Vic I don't mind the idea of the industry moving to a more trail orientated model but it's the lenders themselves who decreased trail more than upfronts a couple of years ago and it was your mob who first brought in 0 trail in the first year together with Upfront clawbacks out to 2 years and to boot def's for the clients. So I don't think it's the way they want to go but it does have merit.

Like Rolf said as well outsiders always look at broker revenue and assume our businesses have no costs. I wish. While I am a one man band at the moment And my costs are low my previous business had $200k in annual fixed costs (one of the reasons I wanted out as exposed to the whim of the banks in terms of changing the playing field).


The other issue the privacy brick wall most lenders put up in regards to client information, I would love to be able to see my clients loan accounts live.
 
You all have some good points.

In my opinion. Moving the industry to a trail only commission would have the following effects almost instantly;

• no more deferred establishment fees (lenders won't be starting with the original loss)
• no more claw back required
• big incentive for brokers to service their clients and focus on customer service. Keeping clients long term would be where you make money
• new brokers would need capital to enter the industry (say 100k to last until they build a loan book)- alternatively go and work for someone established
• it would eliminate ( or at least help to prevent) kick back to real estate agents, property spruikers and anyone else trying to profit from referring clients for finance.
• would make broker businesses focused on client retention, quality of business and supporting the client rather than simply setting deals
• turn the focus to managing clients rather than selling finance - a far better proposition for the customer.


Note: the last thing I would want is a broker with 6 months experience who has done a mortgage course and started a business.
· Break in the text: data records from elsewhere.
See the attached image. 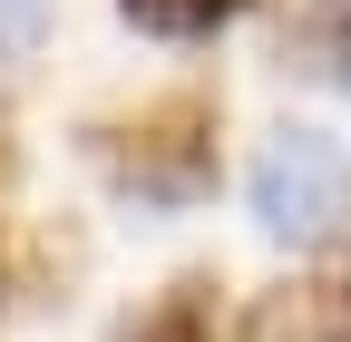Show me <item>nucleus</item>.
Wrapping results in <instances>:
<instances>
[{
    "mask_svg": "<svg viewBox=\"0 0 351 342\" xmlns=\"http://www.w3.org/2000/svg\"><path fill=\"white\" fill-rule=\"evenodd\" d=\"M254 225L274 244H332L351 216V147L332 127H283L274 147L254 157Z\"/></svg>",
    "mask_w": 351,
    "mask_h": 342,
    "instance_id": "obj_2",
    "label": "nucleus"
},
{
    "mask_svg": "<svg viewBox=\"0 0 351 342\" xmlns=\"http://www.w3.org/2000/svg\"><path fill=\"white\" fill-rule=\"evenodd\" d=\"M117 10L137 20V30H156V39H215L244 0H117Z\"/></svg>",
    "mask_w": 351,
    "mask_h": 342,
    "instance_id": "obj_5",
    "label": "nucleus"
},
{
    "mask_svg": "<svg viewBox=\"0 0 351 342\" xmlns=\"http://www.w3.org/2000/svg\"><path fill=\"white\" fill-rule=\"evenodd\" d=\"M117 342H225V313H215V284L205 274H186V284H166L156 304L127 323Z\"/></svg>",
    "mask_w": 351,
    "mask_h": 342,
    "instance_id": "obj_4",
    "label": "nucleus"
},
{
    "mask_svg": "<svg viewBox=\"0 0 351 342\" xmlns=\"http://www.w3.org/2000/svg\"><path fill=\"white\" fill-rule=\"evenodd\" d=\"M49 30V0H0V69H20Z\"/></svg>",
    "mask_w": 351,
    "mask_h": 342,
    "instance_id": "obj_6",
    "label": "nucleus"
},
{
    "mask_svg": "<svg viewBox=\"0 0 351 342\" xmlns=\"http://www.w3.org/2000/svg\"><path fill=\"white\" fill-rule=\"evenodd\" d=\"M244 342H351V264H322V274H293L254 304Z\"/></svg>",
    "mask_w": 351,
    "mask_h": 342,
    "instance_id": "obj_3",
    "label": "nucleus"
},
{
    "mask_svg": "<svg viewBox=\"0 0 351 342\" xmlns=\"http://www.w3.org/2000/svg\"><path fill=\"white\" fill-rule=\"evenodd\" d=\"M98 166L137 196V205H195L215 196V108L205 98H156L137 117H108L88 127Z\"/></svg>",
    "mask_w": 351,
    "mask_h": 342,
    "instance_id": "obj_1",
    "label": "nucleus"
},
{
    "mask_svg": "<svg viewBox=\"0 0 351 342\" xmlns=\"http://www.w3.org/2000/svg\"><path fill=\"white\" fill-rule=\"evenodd\" d=\"M341 59H351V39H341Z\"/></svg>",
    "mask_w": 351,
    "mask_h": 342,
    "instance_id": "obj_7",
    "label": "nucleus"
}]
</instances>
If brokers are looking after the most important transaction in someones life it is fair to assume they have some financial backing and won't leave the industry due to lack of funds the following month. I would support a minimum capital ratio for brokers e.g. 100k cash in bank to get a license.

If you wrote 2-3 m per month at .25% it won't take long to cross 200k p/a trail. I you have staff you should be aiming 5-10m per month therefore 3-4 years over 500k in trail.

It would clean up the industry and sort out the crap from the good brokers pretty fast.
 
If you wrote 2-3 m per month at .25% it won't take long to cross 200k p/a trail. I you have staff you should be aiming 5-10m per month therefore 3-4 years over 500k in trail.

It would clean up the industry and sort out the crap from the good brokers
pretty fast.

Writing, settling and retaining are different things these days. On averages to settle 2 mill ( with min clawback) , a broker would need to write and have approved 50 % more, so 3 mill. Average App to settled ratios with the likes of CBA 3rd party are 65 % :( .

I have no issue with an equitable trail only model...........but I cant see it working to replace us old folk in the industry............and I see that as an issue.


sure would sort the wheat though : )

Id guess from our group aggs numbers ( which have approx 35 % of total broker biz lst time I looked) 90 % of brokers do less than those volumes..............the majority MUCH less.

Its the 90 % that everyone like aggs make their living from. Its not from the 2 to 5 mill plus folk.......so there is a conflict issue too perhaps.

Those doing 100 mill plus a year in settlements are in the top 2 % of their game...........and arent very common.